In December 2014, I arrived in Georgia to start a European Voluntary Service (EVS) project with a local peacebuilding NGO in Gori, near the breakaway region of South Ossetia/Tskhinvali. The notion that volunteers are trying to ‘do good’ or ‘make a difference’ is often accompanied by the belief that they are at best well-meaning but not very useful, and at worst a liability. So people in my situation often feel the need to justify what they are doing.
EVS is a European Commission project that allows young people (aged 17-30) to volunteer abroad, within or outside the European Union. EVS projects cover a diverse range of topics, from human rights and citizenship to arts and culture. Many of the organisations that host volunteers are involved in peacebuilding and post-conflict work in countries such as Bosnia, Kosovo and Georgia. The organisation I am volunteering with is called the Public Union Bridge of Friendship ‘Kartlosi’ (‘Kartl’ means ‘Georgian’, and ‘Osi’ means ‘Ossetian’).
Its mission is to contribute to the peace process and resolve the conflict with South Ossetia, to conduct dialogue between communities divided by the conflict, and to support the sustainable development of local communities in the Shida Kartli region (an area that borders South Ossetia). Kartlosi have hosted many EVS volunteers who have engaged in a wide range of activities in support of the organisation.
I think there are clear benefits that come from the involvement of international volunteers in an organisation like Kartlosi. This is especially so if peacebuilding is understood to encompass civil society activism and strengthening communities in ways that go beyond the immediate political issues relating to the conflict. International volunteers enable local NGOs to carry out a more diverse range of activities than would otherwise be the case. Foreign language training is one of the most tangible examples, and the region’s young people are often interested in receiving this training.

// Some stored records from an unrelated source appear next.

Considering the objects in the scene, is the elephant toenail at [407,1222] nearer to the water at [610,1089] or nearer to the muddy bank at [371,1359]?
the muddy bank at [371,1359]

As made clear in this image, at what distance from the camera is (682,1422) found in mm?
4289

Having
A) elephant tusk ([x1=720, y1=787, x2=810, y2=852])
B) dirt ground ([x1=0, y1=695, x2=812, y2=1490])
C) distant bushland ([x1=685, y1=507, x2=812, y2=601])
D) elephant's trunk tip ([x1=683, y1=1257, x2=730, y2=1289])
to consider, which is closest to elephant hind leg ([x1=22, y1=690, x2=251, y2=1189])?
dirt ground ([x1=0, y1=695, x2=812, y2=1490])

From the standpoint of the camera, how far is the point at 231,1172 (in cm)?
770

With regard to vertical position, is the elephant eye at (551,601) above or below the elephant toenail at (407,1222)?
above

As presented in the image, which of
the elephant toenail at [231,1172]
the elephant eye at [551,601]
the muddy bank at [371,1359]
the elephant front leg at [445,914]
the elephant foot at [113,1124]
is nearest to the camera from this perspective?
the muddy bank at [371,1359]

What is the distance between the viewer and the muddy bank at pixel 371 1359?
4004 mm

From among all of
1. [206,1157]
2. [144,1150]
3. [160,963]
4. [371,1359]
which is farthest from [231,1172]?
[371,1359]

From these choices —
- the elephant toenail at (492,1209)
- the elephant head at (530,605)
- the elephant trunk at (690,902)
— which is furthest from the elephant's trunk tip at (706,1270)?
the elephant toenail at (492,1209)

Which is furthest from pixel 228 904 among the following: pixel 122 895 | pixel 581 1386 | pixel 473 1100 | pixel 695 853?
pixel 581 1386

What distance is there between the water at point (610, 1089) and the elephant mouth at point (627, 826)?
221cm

And of course, I benefit a great deal from my involvement with Kartlosi and EVS. There is the personal satisfaction of being involved in something of immediate and substantial importance. And the knowledge and understanding that come from working first-hand with local peacebuilding NGO would be impossible develop through other means. As a researcher and student of conflict and peacebuilding, this has been of immeasurable importance for me.
But it is important to be realistic about what volunteers can accomplish. Even the longest EVS projects will only begin to scratch the surface of the issues they deal with, and in many cases international volunteers will lack the language skills and deep local knowledge and expertise required to carry out the most important work that peacebuilding organisations do. But this is not their role.
The challenge is to find the right standard by which to judge the contribution that volunteers make. EVS focuses on the training of young European citizens and the development of the volunteer, as well as the benefits that volunteers bring to their organisations and communities. It would be inappropriate to hold a volunteer’s contribution to the standard of a professional, whether local or international. The impact EVS volunteers and international volunteers more generally, make on local peacebuilding may be marginal in the grand scheme of things, but sometimes what happens at the margins is what matters.
I suspect that I will gain more from my time in Georgia with Kartlosi than they will gain from my contributions. Nonetheless, I believe that the collaborative nature of EVS exchanges has the potential to result in real benefits. The most immediate and direct of these will come from teaching English to the local volunteers, activists and journalists who will make a real difference in the future of peacebuilding and conflict resolution in Georgia, from the direct personal exchanges of ideas and experiences, and from writing for an international audience who otherwise might not get to know about the work of organisations such as Kartlosi.
I believe there will also be more intangible and long term positive effects. In addition to the depth and breadth of my own experience here, I am also part of an ongoing process of exchanges between European citizens in EU countries and beyond, and between organisations that are working towards peace, stronger communities and an active, socially engaged population. This process is not self-sustaining and cannot be taken for granted. It requires ongoing involvement from volunteers, NGOs, and governments and international organisations.
The Public Union Bridge of Friendship 'Kartlosi'
Kartlosi is a local peacebuilding NGO that operates in Gori, Georgia. Its aims are to contribute to the peace process and resolve the conflict with South Ossetia, to conduct dialogue between communities divided by the conflict, and to support the sustainable development of local communities in the Shida Kartli region.